Le classement en meublé de tourisme
C'est probablement la démarche la plus rentable que puisse faire un propriétaire qui loue régulièrement.
Le classement, délivré par un organisme agréé après visite, fait passer votre abattement de 30 à 50 % et relève votre plafond de 15 000 à 77 700 €.
Depuis 2025, il est devenu quasi indispensable pour rester au micro-BIC dès lors que vous louez régulièrement, compte tenu du plafond très bas applicable aux meublés non classés.
La démarche est accessible à la plupart des mobil-homes et HLL. Renseignez-vous auprès de votre mairie ou d'un organisme de classement agréé. L'économie fiscale couvre généralement le coût du classement dès la première année.
Le régime réel
Si vos charges réelles dépassent l'abattement forfaitaire, le régime réel peut être nettement plus avantageux.
Il permet de déduire l'ensemble de vos charges effectives et surtout d'amortir comptablement le bien, ce qui peut ramener votre bénéfice imposable à zéro.
C'est souvent le cas si vous avez financé votre achat à crédit, avec des intérêts d'emprunt et des mensualités importantes.
La comparaison détaillée entre les deux régimes fait l'objet de notre article dédié : Micro-BIC ou régime réel.
Faut-il s'immatriculer ?
Pour une location occasionnelle avec des revenus modestes, une simple déclaration en micro-BIC sur votre déclaration annuelle de revenus suffit.
Si votre activité devient plus régulière et génère des revenus significatifs, le statut de loueur en meublé non professionnel, le LMNP, peut être envisagé. Il ouvre notamment droit à l'amortissement du bien au régime réel.
Ce statut suppose des démarches d'immatriculation. Faites-vous accompagner si vous envisagez cette option, les règles ont évolué ces dernières années.
La taxe de séjour
À ne pas confondre avec l'impôt sur vos revenus. La taxe de séjour est collectée auprès de vos locataires et reversée à la commune.

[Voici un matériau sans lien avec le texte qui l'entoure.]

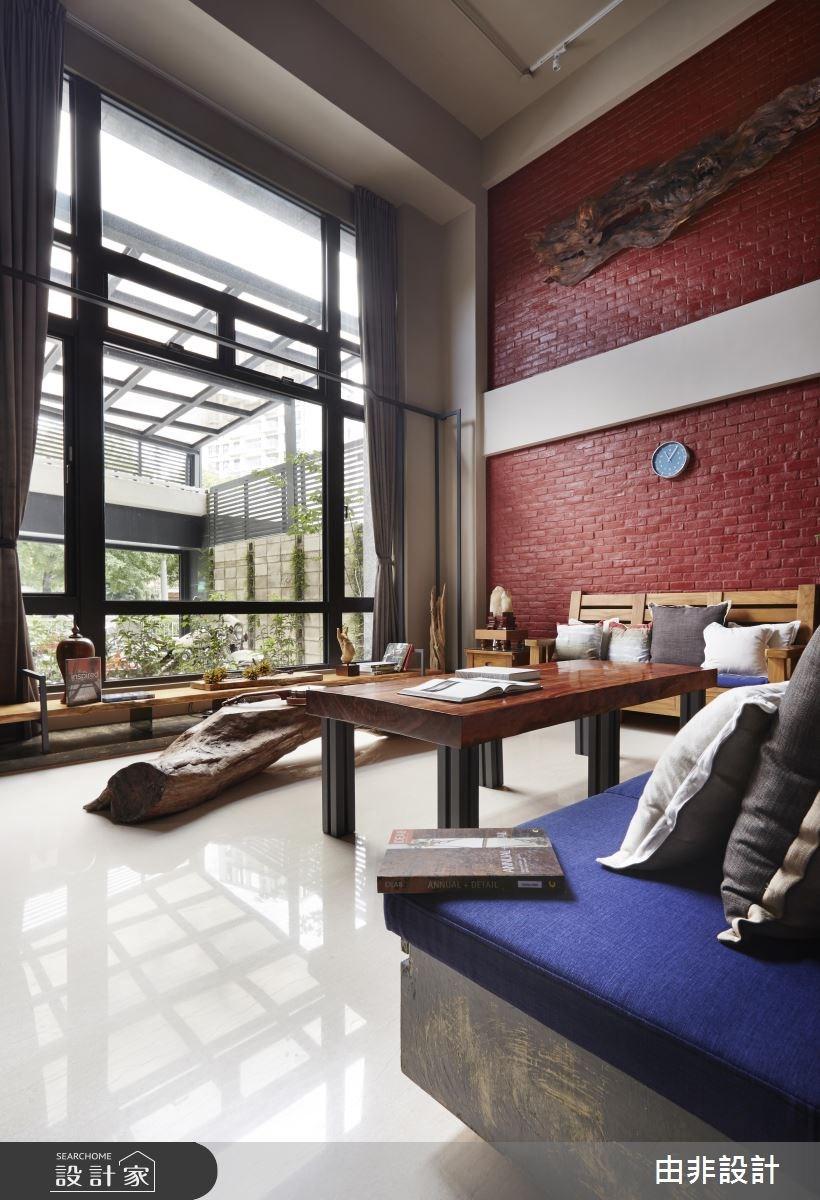 50坪新成屋(5年以下)_休閒風客廳案例圖片_由非設計有限公司_由非_12之4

En pratique, c'est souvent le camping ou l'ASL qui s'en charge pour le compte des propriétaires. Vérifiez ce point avec votre gestionnaire : si personne ne s'en occupe, la responsabilité de la collecte vous incombe.
Et la TVA ?
En tant que particulier louant un meublé, vous n'êtes en principe pas assujetti à la TVA sur vos recettes, tant que vous restez sous les seuils de franchise et que vous ne proposez pas de prestations para-hôtelières.
Le détail figure dans notre article sur la TVA et le loyer d'emplacement.

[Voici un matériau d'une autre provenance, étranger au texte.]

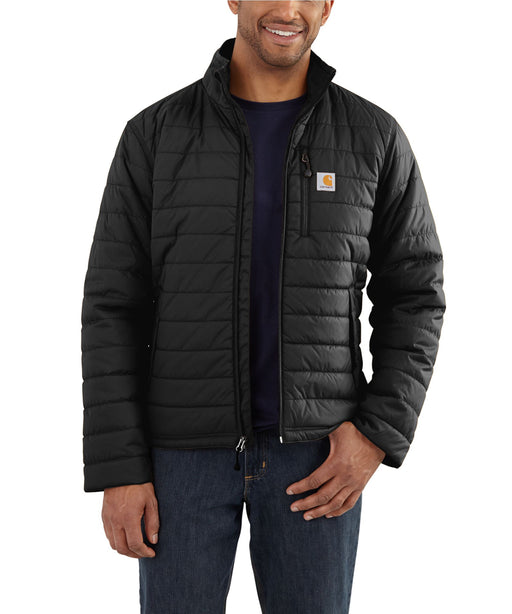Carhartt Gilliam Lightweight Insulated Jacket (102208) in Black at Dave's New York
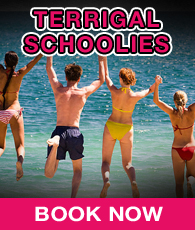 Best Schoolies Locations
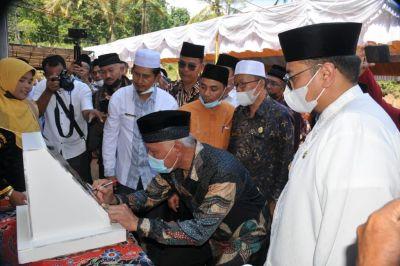 Gubernur Sumbar Ajak Hidupkan Kembali Silek di Setiap Masjid dan Surau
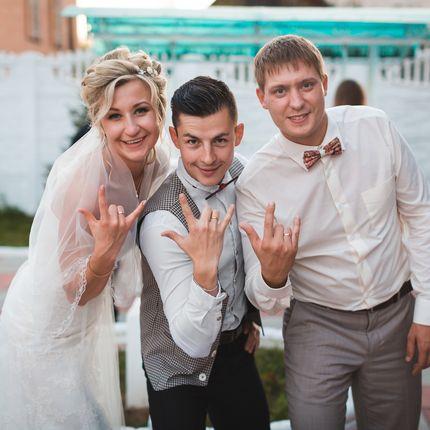 Проведение свадьбы 5-6 часов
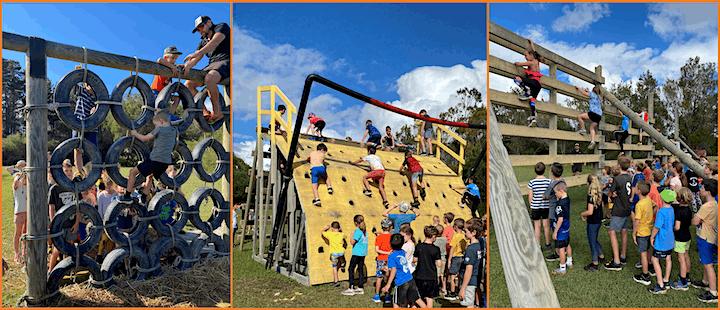 POSTPONED - School Holiday Program - September 2021 (5 to 11 year olds) image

Avant tout : vérifiez que vous avez le droit de louer
Cela peut sembler évident, mais c'est le préalable que certains propriétaires découvrent trop tard.
En camping classique, la sous-location nécessite l'autorisation écrite du gestionnaire. En PRL, le règlement de l'ASL peut l'encadrer ou la limiter.

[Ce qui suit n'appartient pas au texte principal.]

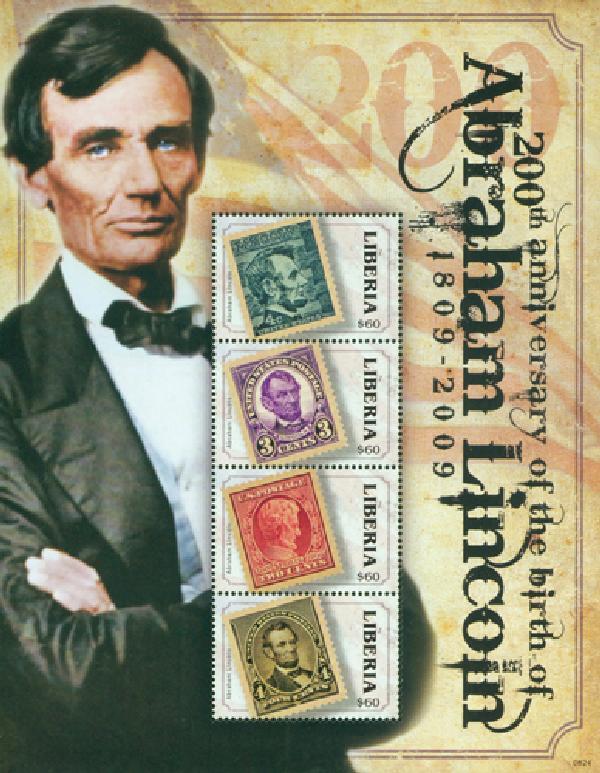 2008 Liberia Abraham Lincoln 4v Mint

Louer sans autorisation peut entraîner la résiliation de votre contrat d'emplacement. Le sujet est traité dans notre article sur la sous-location et la conciergerie.
Ce qu'il faut retenir
- Tous vos revenus locatifs sont imposables, sans exception.
- Ils relèvent des BIC, pas des revenus fonciers.
- Micro-BIC : 30 % d'abattement non classé, 50 % si classé meublé de tourisme.
- Le classement est devenu presque indispensable pour qui loue régulièrement.
- Le régime réel peut être plus avantageux si vous avez un crédit en cours.
- Vérifiez d'abord que votre contrat vous autorise à louer.
Avertissement légal et fiscal. Les informations fiscales contenues dans cet article sont fournies à titre informatif et pédagogique. Les seuils, taux d'abattement et régimes évoluent régulièrement : ceux mentionnés sont en vigueur au moment de la rédaction. Pour votre situation personnelle, consultez impérativement un expert-comptable ou un conseiller fiscal.